When did it become a taboo to mention justice and accountability in this our nation? Are we in survival for the fitter's society that justice and accountability is thrown to the dogs? If we fail to adhere to this social norm that prevails in every serious society in the world then, we should brace ourselves for volatile consequences the fallout may produce in future.

Watching those video tapes, the President was terrified, went to Tema harbour to warn their colleagues who indulge in these nefarious activities to have introspection of themselves, only for the officers to be released the following broad day light? Somebody should help us here, what's going on in Ghana?

Here we have government legalized armed robbers milking a country dry in broad day light and the judiciary including people at the helm of affairs to prosecute them are stealthily, assisting them without any iota of guilt in their conscience.

We have some within this establishment, who're elders and priest of churches yet they consciously spear-head these nefarious activities with clear conscience of covetousness. I wonder what they preach if they're leading the congregation in their churches? It's unfortunate we have some amongst them who have been to Mecca with these expropriated monies and surprisingly they happily respond if they are called Alhaji. These masqueraders expropriate monies from people without blinking or reflecting to the principles of their religions.

If we will allow this type of social injustices to freely continue then, the government should establish a National Fraud Institution to train all patriotic law abiding citizens how to also indulge in same tactics, to level the playing ground for everybody. Because some cannot be feeding glaringly fat on the government while others struggle just to get by every day. If we fail to account for positions and treasures we are suppose to hold in trust for the public then, we are not fit to occupy those positions.

If we think looking the other way while people use every means to extort funds from their places of work will bring peace to the nation then, think again.
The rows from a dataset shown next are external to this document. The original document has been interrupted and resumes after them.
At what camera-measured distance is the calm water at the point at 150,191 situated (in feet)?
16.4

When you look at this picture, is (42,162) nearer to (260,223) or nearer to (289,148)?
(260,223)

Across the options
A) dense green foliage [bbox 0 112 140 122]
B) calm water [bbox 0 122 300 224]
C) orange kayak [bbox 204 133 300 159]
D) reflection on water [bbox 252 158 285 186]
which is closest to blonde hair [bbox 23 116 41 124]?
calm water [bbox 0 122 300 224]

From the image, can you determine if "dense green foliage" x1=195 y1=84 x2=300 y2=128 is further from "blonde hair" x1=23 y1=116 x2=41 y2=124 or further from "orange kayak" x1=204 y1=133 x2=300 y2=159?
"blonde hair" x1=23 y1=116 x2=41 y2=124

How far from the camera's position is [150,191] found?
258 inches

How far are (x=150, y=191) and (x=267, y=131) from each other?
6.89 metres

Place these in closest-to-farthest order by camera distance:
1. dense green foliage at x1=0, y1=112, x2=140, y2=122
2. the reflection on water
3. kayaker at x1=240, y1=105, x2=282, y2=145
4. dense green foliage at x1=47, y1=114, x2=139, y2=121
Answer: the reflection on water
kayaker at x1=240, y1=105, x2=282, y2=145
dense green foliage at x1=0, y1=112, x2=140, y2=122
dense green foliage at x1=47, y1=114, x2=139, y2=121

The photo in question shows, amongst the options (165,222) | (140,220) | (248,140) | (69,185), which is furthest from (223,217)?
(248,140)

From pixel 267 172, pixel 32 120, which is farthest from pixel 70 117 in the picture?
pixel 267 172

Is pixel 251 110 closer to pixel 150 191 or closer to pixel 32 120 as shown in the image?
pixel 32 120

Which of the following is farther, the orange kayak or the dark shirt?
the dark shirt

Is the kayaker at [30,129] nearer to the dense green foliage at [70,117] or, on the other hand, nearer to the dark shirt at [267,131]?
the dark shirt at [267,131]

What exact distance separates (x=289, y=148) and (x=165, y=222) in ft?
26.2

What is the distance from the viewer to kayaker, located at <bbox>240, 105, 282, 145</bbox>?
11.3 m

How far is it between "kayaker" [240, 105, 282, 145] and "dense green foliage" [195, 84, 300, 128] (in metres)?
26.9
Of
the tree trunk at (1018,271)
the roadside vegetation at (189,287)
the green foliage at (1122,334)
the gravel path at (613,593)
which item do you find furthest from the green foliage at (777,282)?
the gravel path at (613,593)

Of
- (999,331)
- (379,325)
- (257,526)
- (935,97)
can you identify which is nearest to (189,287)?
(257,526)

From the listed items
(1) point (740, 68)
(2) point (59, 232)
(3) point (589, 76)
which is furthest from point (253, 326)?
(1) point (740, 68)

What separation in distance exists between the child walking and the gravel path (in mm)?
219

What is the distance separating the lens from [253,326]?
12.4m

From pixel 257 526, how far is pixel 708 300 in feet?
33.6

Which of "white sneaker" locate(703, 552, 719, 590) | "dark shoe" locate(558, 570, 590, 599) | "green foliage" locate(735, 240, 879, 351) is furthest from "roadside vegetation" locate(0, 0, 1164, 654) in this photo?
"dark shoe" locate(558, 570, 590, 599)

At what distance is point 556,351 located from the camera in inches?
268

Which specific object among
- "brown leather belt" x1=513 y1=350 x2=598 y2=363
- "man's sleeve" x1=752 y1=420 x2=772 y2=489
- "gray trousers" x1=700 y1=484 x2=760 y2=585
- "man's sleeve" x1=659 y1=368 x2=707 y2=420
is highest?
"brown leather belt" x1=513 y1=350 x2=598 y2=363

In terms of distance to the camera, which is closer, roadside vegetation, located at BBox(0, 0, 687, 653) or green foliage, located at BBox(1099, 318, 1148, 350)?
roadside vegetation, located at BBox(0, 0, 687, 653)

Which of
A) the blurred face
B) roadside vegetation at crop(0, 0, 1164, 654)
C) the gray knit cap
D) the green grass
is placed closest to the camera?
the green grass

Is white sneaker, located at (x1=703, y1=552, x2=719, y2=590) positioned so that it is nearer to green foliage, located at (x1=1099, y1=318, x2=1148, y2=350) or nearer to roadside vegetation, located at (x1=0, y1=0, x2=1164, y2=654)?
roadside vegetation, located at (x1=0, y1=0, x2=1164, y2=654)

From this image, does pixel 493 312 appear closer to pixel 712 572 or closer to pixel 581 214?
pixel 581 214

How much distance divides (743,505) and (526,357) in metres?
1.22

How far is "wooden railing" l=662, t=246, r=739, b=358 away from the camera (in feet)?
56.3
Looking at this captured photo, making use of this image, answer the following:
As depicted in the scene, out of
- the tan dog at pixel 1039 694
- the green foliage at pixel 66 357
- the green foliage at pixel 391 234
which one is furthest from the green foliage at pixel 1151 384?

Let this be very clear to every peace loving citizen that, this situation has prevailed in most countries in Africa for some time and the results are not pleasant in spite of all the wealth generated in those countries. If you should ask every citizen from those countries who sincerely wants to be factual, he will elucidate, there's no peace in those countries as a result, most people are crawling out of those countries if they have the means.

Ghanaians, we are drifting into the same slippery dark path. If a society runs amok without guarantors of accountability and the rule of law it's very scary. Whoever tells you, if criminals wearing coats and ties or pushing pens to steal are left alone exude peace in societies, that person's completely exhibiting fallacy, weather that person telling you is a Priest; an Imam; in the private sector or in the government circles.

It's not ideal for a bunch of social miscreants to metamorphose into uniforms to loot the nation without any bridle to control the system in which they operate. Most Ghanaians are God fearing and law abiding citizens, for that reason we must do something about this social misconduct gradually viewed as a norm in our nation, it's not.

But there's glimmer of hope, thank God the attorney general has ordered the case to be reopened immediately on the same day it was dismissed. Society must frown on these types of judges who see nothing wrong by assisting in the creeping deterioration of our nation. It's our hope this time the judges will deal with the case accordingly.

Our society's gradually drifting into anomie if we don't step on the brakes with maximum force to bring this canker to a screeching halt, we will all bear the brunt of unforeseeable consequences that may follow as a result. It's unfortunate to say this but, that's the undeniable truth in life. In any society in this world that lacks justice and accountability, peace is always transient in those societies. So anybody who loves Ghana must support accountability and justice. Out of these two principled foundations we will continue to enjoy peace.